そうなのかもしれない、私は長男の事でいろんな事が大変だと思っているし、私に出来る事は何でもやろうと思っているし、長男の将来のためにと先々の事を考えますが、
そのママ友は、毎日がいっぱいいっぱいで先の事は考えられないと言っていました。
ただ、親が先に死んでしまった時のために、20歳になったら施設で暮らしてもらう計画を立てていると話してくれました。
私には考えた事もなかった事をスラスラと話し始めるママ友に正直びっくりしましたが、最後まで話を聞いてみると、その選択もあるのかもしれないと思える話でした。

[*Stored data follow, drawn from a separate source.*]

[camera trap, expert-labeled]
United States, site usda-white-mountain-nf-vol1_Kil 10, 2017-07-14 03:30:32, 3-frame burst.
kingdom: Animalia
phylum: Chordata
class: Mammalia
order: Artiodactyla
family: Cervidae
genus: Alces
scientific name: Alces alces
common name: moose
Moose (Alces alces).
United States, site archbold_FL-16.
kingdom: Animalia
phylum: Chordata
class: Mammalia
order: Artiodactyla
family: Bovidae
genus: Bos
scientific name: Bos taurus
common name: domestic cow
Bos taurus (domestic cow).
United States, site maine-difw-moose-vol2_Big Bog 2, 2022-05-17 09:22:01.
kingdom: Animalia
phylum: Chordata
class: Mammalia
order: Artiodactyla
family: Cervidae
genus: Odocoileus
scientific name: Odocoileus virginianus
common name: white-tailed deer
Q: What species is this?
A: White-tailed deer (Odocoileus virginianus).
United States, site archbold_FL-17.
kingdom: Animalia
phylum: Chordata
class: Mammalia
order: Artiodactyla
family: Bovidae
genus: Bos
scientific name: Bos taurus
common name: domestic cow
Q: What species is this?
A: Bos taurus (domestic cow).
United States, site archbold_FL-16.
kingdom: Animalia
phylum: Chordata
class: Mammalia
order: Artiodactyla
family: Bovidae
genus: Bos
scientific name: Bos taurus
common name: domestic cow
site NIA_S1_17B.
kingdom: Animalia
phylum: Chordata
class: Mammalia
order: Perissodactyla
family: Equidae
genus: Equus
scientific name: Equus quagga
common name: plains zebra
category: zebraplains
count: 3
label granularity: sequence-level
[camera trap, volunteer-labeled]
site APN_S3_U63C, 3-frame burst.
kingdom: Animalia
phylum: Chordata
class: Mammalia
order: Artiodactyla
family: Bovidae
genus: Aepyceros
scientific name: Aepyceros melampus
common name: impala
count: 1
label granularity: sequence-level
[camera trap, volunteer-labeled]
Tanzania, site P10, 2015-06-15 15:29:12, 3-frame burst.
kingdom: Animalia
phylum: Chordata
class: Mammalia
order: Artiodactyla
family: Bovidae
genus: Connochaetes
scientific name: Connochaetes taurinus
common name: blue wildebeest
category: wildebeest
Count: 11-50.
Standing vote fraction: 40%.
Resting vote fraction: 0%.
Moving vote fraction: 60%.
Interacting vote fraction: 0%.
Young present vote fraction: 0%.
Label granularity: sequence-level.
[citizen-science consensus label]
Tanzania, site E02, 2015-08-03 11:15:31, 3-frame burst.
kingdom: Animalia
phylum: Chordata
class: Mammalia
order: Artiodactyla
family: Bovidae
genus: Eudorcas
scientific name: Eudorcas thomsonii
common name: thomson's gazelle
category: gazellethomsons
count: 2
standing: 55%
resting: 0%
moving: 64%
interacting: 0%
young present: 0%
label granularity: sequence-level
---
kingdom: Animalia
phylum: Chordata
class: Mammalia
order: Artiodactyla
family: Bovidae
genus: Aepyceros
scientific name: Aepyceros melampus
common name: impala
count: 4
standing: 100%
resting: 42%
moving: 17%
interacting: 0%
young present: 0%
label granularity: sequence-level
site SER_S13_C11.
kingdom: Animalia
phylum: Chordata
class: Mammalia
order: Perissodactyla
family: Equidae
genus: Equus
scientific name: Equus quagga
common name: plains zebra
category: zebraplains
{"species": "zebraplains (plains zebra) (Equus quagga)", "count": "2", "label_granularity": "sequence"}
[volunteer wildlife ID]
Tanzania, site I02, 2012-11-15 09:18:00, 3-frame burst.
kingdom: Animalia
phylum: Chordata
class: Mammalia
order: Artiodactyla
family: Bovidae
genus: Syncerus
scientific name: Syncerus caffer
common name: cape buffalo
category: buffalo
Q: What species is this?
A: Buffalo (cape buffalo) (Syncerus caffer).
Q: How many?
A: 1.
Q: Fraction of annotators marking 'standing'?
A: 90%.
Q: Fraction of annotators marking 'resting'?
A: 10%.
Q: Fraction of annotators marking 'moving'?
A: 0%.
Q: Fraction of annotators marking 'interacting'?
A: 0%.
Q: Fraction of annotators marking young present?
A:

独り立ちの可能性が考えられない場合、より安全に、より安心して親も子も暮らせる1つの選択しとして、親の死期が近づいてから施設に入れても慣れる事もそこでやっていく事も難しいかもしれない。
それなら、20歳という歳を一区切りにして、施設に慣れてもらって、そこで楽しく過ごしてくれるのなら、離れて生きていく選択肢もあるのではないかと。
兄弟がいると
「ずっと一緒に暮らしていける道も考えたんだけどね。」
とママ友は少し切な気な目で話してくれました。
しかし、妹もいて、親がいなくなってしまった後の面倒を妹に見てもらうわけにはいかない。妹には妹の人生があるのだから、誰かの助けが必要なのであれば、施設に行ってもらうしかなくてね。と言っていました。
今の私には、長男が自立して離れて暮らす選択肢はあっても、施設を考えた事はなかったので、ママ友のたくさん悩んできたであろう道のりを歩いていく事はありません。
しかし、ママ友は前向きでした。自分達家族にとっての一番いい選択をしたのだという、意志の固さが感じられました。
ひとそれぞれの道とは
周りが口を出せる事は何もありません。
ママ友の意志の固さに、私はとても勇気づけられました。
健常の子を育てているお父さんお母さんも、自分の子どもには「道は1つではない。」と話すでしょう。
発達障害の特性を持つ子の親として、この言葉はよりリアルな現実です。
道はいろんな道があるのだと、どんな子でも、どんな人でも、その人なりの道をいけばいいのだと改めて身に染みて感じた出来事でした。